In other words, if your autonomy weren’t so morally important, that would mean your being enslaved wouldn’t be all that bad.
Of course, it might be that your right against enslavement derives from your moral right to the fruits of your labor, or some other right besides the right to autonomy. My point, though, is that there is an intuitive sense that rights might qualify as fundamental because they explain why other rights are worth protecting.
Now, ask yourself: Just how fundamental is your right to life?

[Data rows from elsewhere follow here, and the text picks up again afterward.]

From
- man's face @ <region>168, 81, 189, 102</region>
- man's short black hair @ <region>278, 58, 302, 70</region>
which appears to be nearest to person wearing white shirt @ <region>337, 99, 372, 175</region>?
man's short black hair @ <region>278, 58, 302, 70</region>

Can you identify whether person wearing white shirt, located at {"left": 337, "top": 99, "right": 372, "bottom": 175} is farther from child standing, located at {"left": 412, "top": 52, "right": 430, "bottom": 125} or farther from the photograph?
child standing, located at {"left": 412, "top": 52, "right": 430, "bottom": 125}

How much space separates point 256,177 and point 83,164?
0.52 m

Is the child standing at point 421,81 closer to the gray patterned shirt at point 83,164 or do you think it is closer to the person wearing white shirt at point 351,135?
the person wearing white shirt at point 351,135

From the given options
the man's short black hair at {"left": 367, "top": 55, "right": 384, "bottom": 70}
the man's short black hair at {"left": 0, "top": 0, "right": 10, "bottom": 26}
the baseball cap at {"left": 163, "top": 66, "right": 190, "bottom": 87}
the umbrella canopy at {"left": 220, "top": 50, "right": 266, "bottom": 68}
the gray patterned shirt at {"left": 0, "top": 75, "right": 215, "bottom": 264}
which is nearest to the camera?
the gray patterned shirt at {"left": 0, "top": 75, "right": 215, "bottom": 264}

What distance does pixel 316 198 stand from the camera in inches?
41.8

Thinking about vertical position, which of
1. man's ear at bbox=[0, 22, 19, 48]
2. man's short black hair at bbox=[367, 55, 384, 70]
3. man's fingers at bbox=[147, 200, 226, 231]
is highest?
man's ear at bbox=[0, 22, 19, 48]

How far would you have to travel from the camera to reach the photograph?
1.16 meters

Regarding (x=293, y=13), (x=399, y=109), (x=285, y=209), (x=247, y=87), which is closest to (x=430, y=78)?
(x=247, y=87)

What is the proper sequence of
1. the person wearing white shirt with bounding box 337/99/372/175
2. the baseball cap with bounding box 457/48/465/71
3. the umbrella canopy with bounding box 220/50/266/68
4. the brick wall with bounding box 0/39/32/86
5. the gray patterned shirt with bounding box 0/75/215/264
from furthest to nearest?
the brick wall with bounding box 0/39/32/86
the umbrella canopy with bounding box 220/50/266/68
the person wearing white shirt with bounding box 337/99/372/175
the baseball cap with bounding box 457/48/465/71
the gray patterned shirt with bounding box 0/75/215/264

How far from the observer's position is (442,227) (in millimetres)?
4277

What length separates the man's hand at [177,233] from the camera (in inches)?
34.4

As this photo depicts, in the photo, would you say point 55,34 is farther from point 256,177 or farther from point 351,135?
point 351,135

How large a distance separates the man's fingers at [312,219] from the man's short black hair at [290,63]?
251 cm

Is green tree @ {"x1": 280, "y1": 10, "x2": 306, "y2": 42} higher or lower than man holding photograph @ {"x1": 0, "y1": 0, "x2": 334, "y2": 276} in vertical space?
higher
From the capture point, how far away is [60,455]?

As it turns out, not especially fundamental. It seems that our lives are worth protecting not because it’s so great that our biological processes keep going but rather because not being killed is necessary for us to do a lot of the things we want to do, to interact with people we care about and to get pleasure out of our experiences. That is, our right to life is worth protecting only to the extent that it protects our rights to liberty and the pursuit of happiness. But if that’s correct, I don’t see why your right to life would be much worth protecting if you were still a fetus, or if you were in a persistent vegetative state, as the Catholic Church maintains.
Jake Earl is a doctoral student in the Department of Philosophy and is managing editor of the Kennedy Institute of Ethics Journal.